------ Text segment

# PC 2022



## Paint man (Apr 1, 2014)

Anybody been out? Been doing pretty good including a new personal best on the creek. I liked last week’s weather a lot better than this heat though.


----------



## rad22 (Mar 26, 2018)

Nice! I’ve been out 3 times and have not caught a thing over there.


Sent from my iPhone using Tapatalk


----------



## Wyandotte (Feb 15, 2016)

What is PC?


----------



## TroutFishingBear (Aug 31, 2007)

PC is paint creek and it’s a Clinton river tributary. Some stocked browns, a few naturally reproduced rainbows from steelhead that made it over Yates.


----------



## Paint man (Apr 1, 2014)

Anybody been out recently? Going to try to make it out one more time before the season ends.


----------



## Paint man (Apr 1, 2014)

Got out yesterday for a couple hours before the rain. No trout caught but I was chucking a 6” streamer in crystal clear water so that’s not too surprising. I did have what looked like a 10-12” Brook trout take a swipe at the streamer about 6-7 feet from me. I sat real still and waited for the fish to settle back into its feeding pattern and confirmed it was a Brookie. Unmistakable speckled back and blue/gray color. Pretty cool. 10 years fishing the creek regularly and that’s the first one I’ve seen.


----------



## tincanary (Jul 23, 2018)

------------

### Written problem 1
Name every distinct username that heads a post in the Paint Creek fishing thread, listing each only once.
### Written problem 2
Continue the Paint Creek fishing thread from where it stops.

------ Record list

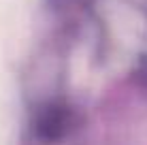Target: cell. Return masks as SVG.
<instances>
[{"instance_id": "cell-1", "label": "cell", "mask_w": 147, "mask_h": 145, "mask_svg": "<svg viewBox=\"0 0 147 145\" xmlns=\"http://www.w3.org/2000/svg\"><path fill=\"white\" fill-rule=\"evenodd\" d=\"M73 126V113L66 107H47L38 117V132L45 139H60Z\"/></svg>"}, {"instance_id": "cell-2", "label": "cell", "mask_w": 147, "mask_h": 145, "mask_svg": "<svg viewBox=\"0 0 147 145\" xmlns=\"http://www.w3.org/2000/svg\"><path fill=\"white\" fill-rule=\"evenodd\" d=\"M139 81L143 83V88L147 90V62L141 66V71H139Z\"/></svg>"}]
</instances>
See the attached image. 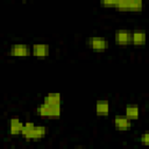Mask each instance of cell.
<instances>
[{
    "label": "cell",
    "mask_w": 149,
    "mask_h": 149,
    "mask_svg": "<svg viewBox=\"0 0 149 149\" xmlns=\"http://www.w3.org/2000/svg\"><path fill=\"white\" fill-rule=\"evenodd\" d=\"M36 114L42 118H59L62 114V95L59 92H50L44 95L42 102L36 107Z\"/></svg>",
    "instance_id": "cell-1"
},
{
    "label": "cell",
    "mask_w": 149,
    "mask_h": 149,
    "mask_svg": "<svg viewBox=\"0 0 149 149\" xmlns=\"http://www.w3.org/2000/svg\"><path fill=\"white\" fill-rule=\"evenodd\" d=\"M48 133V128L44 125H35L33 121L23 122V128L21 135L27 141H40L45 137Z\"/></svg>",
    "instance_id": "cell-2"
},
{
    "label": "cell",
    "mask_w": 149,
    "mask_h": 149,
    "mask_svg": "<svg viewBox=\"0 0 149 149\" xmlns=\"http://www.w3.org/2000/svg\"><path fill=\"white\" fill-rule=\"evenodd\" d=\"M119 12H141L143 9V1L142 0H116L115 8Z\"/></svg>",
    "instance_id": "cell-3"
},
{
    "label": "cell",
    "mask_w": 149,
    "mask_h": 149,
    "mask_svg": "<svg viewBox=\"0 0 149 149\" xmlns=\"http://www.w3.org/2000/svg\"><path fill=\"white\" fill-rule=\"evenodd\" d=\"M86 44L90 49L94 51H105L109 47L108 40L102 36H90L86 40Z\"/></svg>",
    "instance_id": "cell-4"
},
{
    "label": "cell",
    "mask_w": 149,
    "mask_h": 149,
    "mask_svg": "<svg viewBox=\"0 0 149 149\" xmlns=\"http://www.w3.org/2000/svg\"><path fill=\"white\" fill-rule=\"evenodd\" d=\"M9 55L19 58L28 57L29 55H31L30 45L26 43H13L9 47Z\"/></svg>",
    "instance_id": "cell-5"
},
{
    "label": "cell",
    "mask_w": 149,
    "mask_h": 149,
    "mask_svg": "<svg viewBox=\"0 0 149 149\" xmlns=\"http://www.w3.org/2000/svg\"><path fill=\"white\" fill-rule=\"evenodd\" d=\"M114 41L118 45L125 47L132 44V30L129 29H118L114 33Z\"/></svg>",
    "instance_id": "cell-6"
},
{
    "label": "cell",
    "mask_w": 149,
    "mask_h": 149,
    "mask_svg": "<svg viewBox=\"0 0 149 149\" xmlns=\"http://www.w3.org/2000/svg\"><path fill=\"white\" fill-rule=\"evenodd\" d=\"M30 51L34 57L45 58L50 54V45L47 43H34L30 45Z\"/></svg>",
    "instance_id": "cell-7"
},
{
    "label": "cell",
    "mask_w": 149,
    "mask_h": 149,
    "mask_svg": "<svg viewBox=\"0 0 149 149\" xmlns=\"http://www.w3.org/2000/svg\"><path fill=\"white\" fill-rule=\"evenodd\" d=\"M94 111L98 116H107L111 111V104L107 99H98L94 105Z\"/></svg>",
    "instance_id": "cell-8"
},
{
    "label": "cell",
    "mask_w": 149,
    "mask_h": 149,
    "mask_svg": "<svg viewBox=\"0 0 149 149\" xmlns=\"http://www.w3.org/2000/svg\"><path fill=\"white\" fill-rule=\"evenodd\" d=\"M23 128V121L17 118V116H13L8 120V132L10 135H21Z\"/></svg>",
    "instance_id": "cell-9"
},
{
    "label": "cell",
    "mask_w": 149,
    "mask_h": 149,
    "mask_svg": "<svg viewBox=\"0 0 149 149\" xmlns=\"http://www.w3.org/2000/svg\"><path fill=\"white\" fill-rule=\"evenodd\" d=\"M113 125L119 130H127V129H129L133 126V122L128 118H126L125 115L118 114L113 119Z\"/></svg>",
    "instance_id": "cell-10"
},
{
    "label": "cell",
    "mask_w": 149,
    "mask_h": 149,
    "mask_svg": "<svg viewBox=\"0 0 149 149\" xmlns=\"http://www.w3.org/2000/svg\"><path fill=\"white\" fill-rule=\"evenodd\" d=\"M147 41V34L142 29H134L132 30V44L136 47L144 45Z\"/></svg>",
    "instance_id": "cell-11"
},
{
    "label": "cell",
    "mask_w": 149,
    "mask_h": 149,
    "mask_svg": "<svg viewBox=\"0 0 149 149\" xmlns=\"http://www.w3.org/2000/svg\"><path fill=\"white\" fill-rule=\"evenodd\" d=\"M126 118H128L130 121L137 120L140 116V107L136 104H128L125 107V114Z\"/></svg>",
    "instance_id": "cell-12"
},
{
    "label": "cell",
    "mask_w": 149,
    "mask_h": 149,
    "mask_svg": "<svg viewBox=\"0 0 149 149\" xmlns=\"http://www.w3.org/2000/svg\"><path fill=\"white\" fill-rule=\"evenodd\" d=\"M100 5L102 7H106V8H115V5H116V0H104L100 2Z\"/></svg>",
    "instance_id": "cell-13"
},
{
    "label": "cell",
    "mask_w": 149,
    "mask_h": 149,
    "mask_svg": "<svg viewBox=\"0 0 149 149\" xmlns=\"http://www.w3.org/2000/svg\"><path fill=\"white\" fill-rule=\"evenodd\" d=\"M140 143L142 146H148L149 144V134L147 132H144L140 135Z\"/></svg>",
    "instance_id": "cell-14"
},
{
    "label": "cell",
    "mask_w": 149,
    "mask_h": 149,
    "mask_svg": "<svg viewBox=\"0 0 149 149\" xmlns=\"http://www.w3.org/2000/svg\"><path fill=\"white\" fill-rule=\"evenodd\" d=\"M73 149H86V148H84V147H76V148H73Z\"/></svg>",
    "instance_id": "cell-15"
}]
</instances>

------------

### Task output 1
- Paint man
- rad22
- Wyandotte
- TroutFishingBear
- tincanary

### Task output 2
Me and my friend were out there Friday, both of us caught browns. Lots of suckers were in the water, we were damn near tripping over them. I got mine on a Silver Creek minnow in the summer yamame pattern. Another guy was out there with us fishing streamers but didn't get anything.


----------



## Paint man (Apr 1, 2014)

tincanary said:


> Me and my friend were out there Friday, both of us caught browns. Lots of suckers were in the water, we were damn near tripping over them. I got mine on a Silver Creek minnow in the summer yamame pattern. Another guy was out there with us fishing streamers but didn't get anything.
> 
> View attachment 855784


Good looking rig there. Suckers were insane. Caught 20-30 of them on a nymph before I switched to the streamer.


----------



## tincanary (Jul 23, 2018)

Paint man said:


> Good looking rig there. Suckers were insane. Caught 20-30 of them on a nymph before I switched to the streamer.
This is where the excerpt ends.